If the employee works from home, the scope of collected employee data will surely be narrowed down since the employer has fewer obligations concerning safety and protection measures in the workplace. However, the Commissioner emphasized that, if such work also involves personal data processing, in accordance with the principle of integrity and confidentiality, employers are obligated to ensure adequate measures to protect personal data, which includes implementation of technical and organizational measures, such as checking the security of the network and correspondence via business emails, etc.

Most of the time, consent will not be an adequate legal basis for the processing of employees’ personal data. Namely, the employer and employee are in a relationship of subordination, thus the consent can often be extorted. A more detailed explanation of consent as a legal basis in the employment context can be found in our previous blog 9 Most Common Misconceptions of Employers on Personal Data Protection.

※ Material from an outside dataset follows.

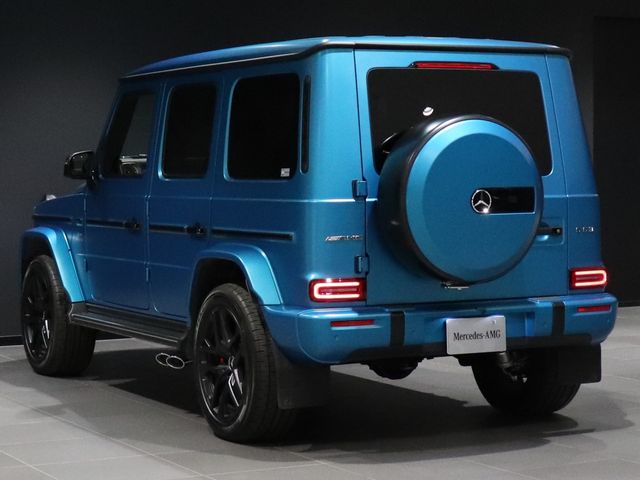 MERCEDES BENZ MERCEDES AMG G CLASS 2024 Image 31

The employer can share information with the staff about the presence of the virus within the company premises, but without giving names or any other identifying information of the infected employee, except if it is truly inevitable.

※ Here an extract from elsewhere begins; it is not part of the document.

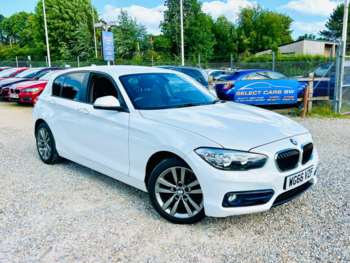 2016 (66) - 1.5 118i Sport Hatchback 5dr Petrol Manual Euro 6 (s/s) (136 ps)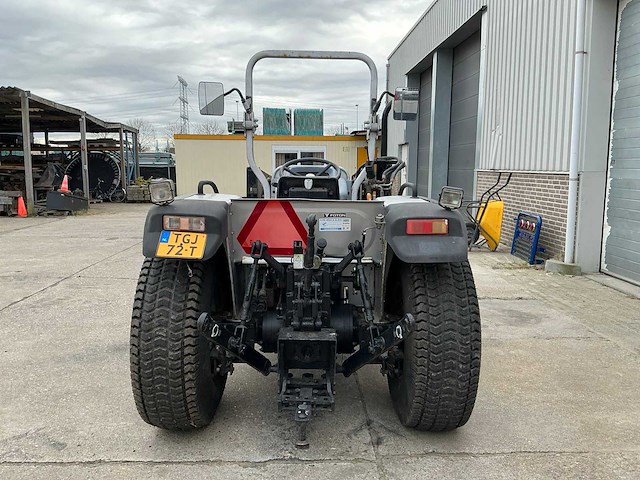 2006 eurotrac f40 compacttractor - afbeelding 4 van  31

If the employee became infected while working from home, thus if the employer enabled their employees to work from home, it would be hard to find a reason to share the personal data of the infected employee.

An additional step in implementing measures within the company can involve introducing a special hotline for emergency calls in the context of the coronavirus, which would allow the employees, who suspect that they are potentially infected, to ask for help anonymously and without spreading panic.

In accordance with the general principle of transparency, the employer is obligated to inform the person, to which the data refer, about which of their data is disclosed, to who, for what purpose, and how long the retention period is.

Additionally, when the virus stops posing a threat, the employer is obligated to erase all collected personal data of their employees in relation to the coronavirus.

As we mentioned above, the health data of the employee requires a higher level of protection, due to their nature and sensitivity. In this regard, there is one more question that should be raised: what is the usage restriction regarding this type of data and how to justify their disclosure to third parties.? In this respect, a significant number of the national data protection authorities agree –the personal data of the infected employee can be disclosed only if it is necessary, in order to protect public interests and public health, for instance:

• Sharing with subjects required to be involved in order to implement certain health and safety measures, or
• Sharing with government authorities and organizations, when mandatory.

• United Kingdomcomplied their actions with the EDPB’s Statement: the employer should undertake all the necessary measures to protect the employees and holds the right to be notified if an employee is potentially infected. Additionally, employers whose businesses include direct contact with the clients may demand from all the visitors to comply with instructions by the competent authorities before entering the business premises of the employer.
• In France, the employer is authorized to collect coronavirus-related personal data of the employees only upon the request of competent authorities, but not before implementing all the prescribed measures of protection and work organization during the epidemic.
• Italian authorities announced that the detection and repression of COVID-19, by all means, is the exclusive mission of the professional healthcare institutions and civil protection subjects, in accordance with the legislation. Therefore, employers should refrain from performing self-initiated measures regarding data collection.
• Spanish data protection authority issued a statement that follows the one issued by the EDPB, highlighting which requirements need to be fulfilled, in relation to data collecting and processing during the coronavirus epidemic: a) lawful basis for processing – referring to Article 9 of GDPR, Spanish Data Protection Law and Labor Law, and b) data minimization.